Mountain bikers continually whine that they are being discriminated against, since they don't get all the trail access that they want. Of course, this is nonsense. Discrimination means that they are being treated differently than others. But the exact same rules apply to everyone, so there can't be any discrimination. There is also no "right" to mountain bike. That was settled in federal court in 1996: Any land manager can ban bicycles from trails, as long as they have a good reason. Of course, there are many such good reasons -- accelerating erosion, endangering other trail users, endangering themselves, disturbing the wildlife, etc.

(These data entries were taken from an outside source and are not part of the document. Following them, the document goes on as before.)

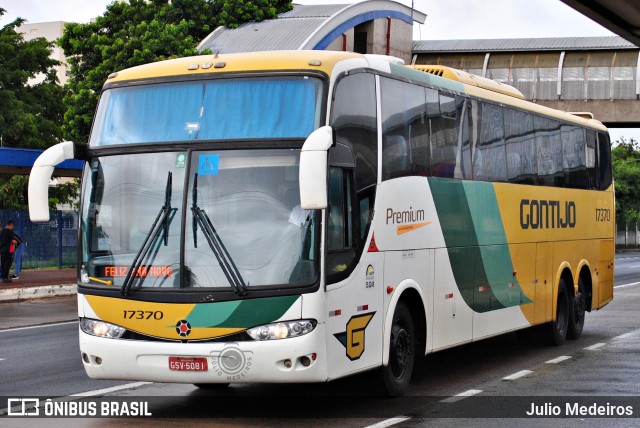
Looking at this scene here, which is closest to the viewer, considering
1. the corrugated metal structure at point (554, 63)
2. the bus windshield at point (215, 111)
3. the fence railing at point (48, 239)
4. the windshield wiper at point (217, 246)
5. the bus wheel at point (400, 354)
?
the windshield wiper at point (217, 246)

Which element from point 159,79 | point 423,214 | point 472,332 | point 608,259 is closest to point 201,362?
point 159,79

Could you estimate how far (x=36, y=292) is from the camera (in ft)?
89.2

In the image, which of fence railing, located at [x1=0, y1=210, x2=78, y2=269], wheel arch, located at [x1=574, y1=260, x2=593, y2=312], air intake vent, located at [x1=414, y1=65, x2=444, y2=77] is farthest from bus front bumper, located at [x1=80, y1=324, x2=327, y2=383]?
fence railing, located at [x1=0, y1=210, x2=78, y2=269]

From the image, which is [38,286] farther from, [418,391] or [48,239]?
[418,391]

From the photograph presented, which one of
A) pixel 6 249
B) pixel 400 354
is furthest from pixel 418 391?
pixel 6 249

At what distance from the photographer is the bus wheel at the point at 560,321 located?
16600 millimetres

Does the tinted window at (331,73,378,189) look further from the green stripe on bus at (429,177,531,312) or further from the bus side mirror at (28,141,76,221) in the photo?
the bus side mirror at (28,141,76,221)

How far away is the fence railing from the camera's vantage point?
108ft

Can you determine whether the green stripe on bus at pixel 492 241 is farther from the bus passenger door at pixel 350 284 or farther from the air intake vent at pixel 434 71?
the bus passenger door at pixel 350 284

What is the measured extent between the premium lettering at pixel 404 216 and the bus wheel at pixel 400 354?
843 mm

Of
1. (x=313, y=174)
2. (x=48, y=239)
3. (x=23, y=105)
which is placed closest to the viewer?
(x=313, y=174)

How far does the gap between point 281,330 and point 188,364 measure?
822 millimetres

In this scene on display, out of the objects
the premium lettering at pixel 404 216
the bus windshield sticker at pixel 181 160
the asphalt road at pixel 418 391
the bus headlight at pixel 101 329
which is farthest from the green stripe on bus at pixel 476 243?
the bus headlight at pixel 101 329

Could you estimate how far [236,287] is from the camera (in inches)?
367
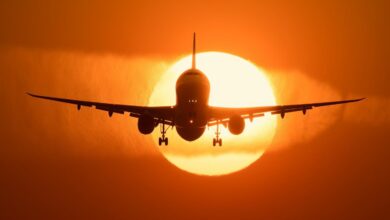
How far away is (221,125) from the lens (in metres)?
99.3

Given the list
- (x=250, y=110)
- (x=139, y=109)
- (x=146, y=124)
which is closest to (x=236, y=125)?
(x=250, y=110)

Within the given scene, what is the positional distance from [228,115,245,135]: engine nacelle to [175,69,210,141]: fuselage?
3177mm

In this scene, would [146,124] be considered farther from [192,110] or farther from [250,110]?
[250,110]

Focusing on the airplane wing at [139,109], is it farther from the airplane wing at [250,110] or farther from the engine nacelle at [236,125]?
the engine nacelle at [236,125]

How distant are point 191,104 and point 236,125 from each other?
5.96 metres

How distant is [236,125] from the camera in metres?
91.7

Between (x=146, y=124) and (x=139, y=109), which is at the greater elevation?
(x=139, y=109)

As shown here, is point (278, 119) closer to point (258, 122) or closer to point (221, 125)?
point (258, 122)

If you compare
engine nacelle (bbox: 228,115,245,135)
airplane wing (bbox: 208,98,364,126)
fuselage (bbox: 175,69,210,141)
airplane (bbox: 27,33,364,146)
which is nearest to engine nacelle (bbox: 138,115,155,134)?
airplane (bbox: 27,33,364,146)


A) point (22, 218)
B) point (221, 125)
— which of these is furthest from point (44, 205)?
point (221, 125)

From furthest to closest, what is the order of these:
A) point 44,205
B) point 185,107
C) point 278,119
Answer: point 44,205
point 278,119
point 185,107

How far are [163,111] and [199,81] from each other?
6.08 metres

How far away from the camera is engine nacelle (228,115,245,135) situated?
91625 millimetres

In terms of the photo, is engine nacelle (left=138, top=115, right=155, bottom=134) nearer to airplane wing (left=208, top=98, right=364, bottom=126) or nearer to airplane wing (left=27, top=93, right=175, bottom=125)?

But mountain biking is an addiction (i.e., an activity that is pursued in spite of it doing serious harm to a person or their loved ones). Even people who break their necks in a mountain biking accident still want to mountain bike, e.g. pedalling by hand. The addiction and feeling of discrimination add up to an "entitlement mentality". This explains mountain bikers' belief that they are entitled to break the law -- ride trails closed to bikes, build new trails without authorization or environmental approvals, etc. Lately I have been posting a sign at trail heads explaining how to do habitat restoration and how to report illegal mountain biking. Every time I post it, a mountain biker rips it down. Or folds it so that the latter instructions can't be seen. Obviously, they want to be able to continue breaking the law without getting caught.

So why are they so eager to join the Sierra Club? They don't seem to understand that the Sierra Club is a wildlife conservation organization, not a mountain biking club. They also don't seem to understand that trail maintenance is not wildlife conservation. Trail maintenance is an attempt to repair the damage that they themselves have caused, so it has no net benefit. It's also impossible: soil that has been washed away is never coming back! And instead of benefitting the wildlife, it actually harms them: the presence of humans drives them away and prevents the use of their habitat.

So what's a poor mountain biker to do? Learn to enjoy riding on pavement. And when you want to visit nature, walk -- just like everyone else! And stop wrecking our parks!